Retype the full set of records. Keep every character identical.

| Exercise data |
****

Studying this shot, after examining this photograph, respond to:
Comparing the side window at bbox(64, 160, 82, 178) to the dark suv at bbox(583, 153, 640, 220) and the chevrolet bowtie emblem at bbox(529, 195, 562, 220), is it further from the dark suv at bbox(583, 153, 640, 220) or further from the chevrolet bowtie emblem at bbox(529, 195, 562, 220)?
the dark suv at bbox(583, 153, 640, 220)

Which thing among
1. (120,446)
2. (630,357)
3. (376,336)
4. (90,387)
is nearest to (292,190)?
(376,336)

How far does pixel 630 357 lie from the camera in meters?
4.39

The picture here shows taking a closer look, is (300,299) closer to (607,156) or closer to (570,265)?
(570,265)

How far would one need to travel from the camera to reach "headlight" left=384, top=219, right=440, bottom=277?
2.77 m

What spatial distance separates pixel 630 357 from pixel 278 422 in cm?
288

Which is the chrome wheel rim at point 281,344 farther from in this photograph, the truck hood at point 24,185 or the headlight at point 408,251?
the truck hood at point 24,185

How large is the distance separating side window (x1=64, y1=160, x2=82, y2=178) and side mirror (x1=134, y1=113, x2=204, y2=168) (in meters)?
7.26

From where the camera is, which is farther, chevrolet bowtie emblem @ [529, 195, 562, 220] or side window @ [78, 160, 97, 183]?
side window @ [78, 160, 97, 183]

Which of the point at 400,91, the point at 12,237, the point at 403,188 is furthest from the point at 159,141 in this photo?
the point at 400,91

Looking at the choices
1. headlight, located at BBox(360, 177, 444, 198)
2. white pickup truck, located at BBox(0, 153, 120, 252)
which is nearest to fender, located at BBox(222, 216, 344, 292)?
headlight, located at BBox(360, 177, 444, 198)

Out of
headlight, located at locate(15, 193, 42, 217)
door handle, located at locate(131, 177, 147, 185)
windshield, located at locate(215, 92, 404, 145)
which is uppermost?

****

| Full answer |
Studying this shot, after examining this photograph, respond to:
Comparing the side window at bbox(64, 160, 82, 178) to the dark suv at bbox(583, 153, 640, 220) and the chevrolet bowtie emblem at bbox(529, 195, 562, 220), is it further from the dark suv at bbox(583, 153, 640, 220) or further from the chevrolet bowtie emblem at bbox(529, 195, 562, 220)?
the dark suv at bbox(583, 153, 640, 220)

Which thing among
1. (120,446)
2. (630,357)
3. (376,336)
4. (90,387)
is nearest to (292,190)?
(376,336)

How far does pixel 630 357 lie from the camera in meters?
4.39

The picture here shows taking a closer look, is (300,299) closer to (607,156) or closer to (570,265)?
(570,265)

How far would one need to travel from the camera to reach "headlight" left=384, top=219, right=440, bottom=277?
2.77 m

What spatial distance separates pixel 630 357 from pixel 278 422 in cm?
288

Which is the chrome wheel rim at point 281,344 farther from in this photograph, the truck hood at point 24,185 or the headlight at point 408,251?
the truck hood at point 24,185

How large is the distance separating side window (x1=64, y1=160, x2=82, y2=178) and side mirror (x1=134, y1=113, x2=204, y2=168) (in meters)?
7.26

From where the camera is, which is farther, chevrolet bowtie emblem @ [529, 195, 562, 220] or side window @ [78, 160, 97, 183]?
side window @ [78, 160, 97, 183]

Which of the point at 400,91, the point at 12,237, the point at 403,188 is furthest from the point at 159,141 in this photo?
the point at 400,91

Looking at the choices
1. headlight, located at BBox(360, 177, 444, 198)
2. white pickup truck, located at BBox(0, 153, 120, 252)
which is nearest to fender, located at BBox(222, 216, 344, 292)?
headlight, located at BBox(360, 177, 444, 198)

Out of
headlight, located at locate(15, 193, 42, 217)
door handle, located at locate(131, 177, 147, 185)
windshield, located at locate(215, 92, 404, 145)
which is uppermost?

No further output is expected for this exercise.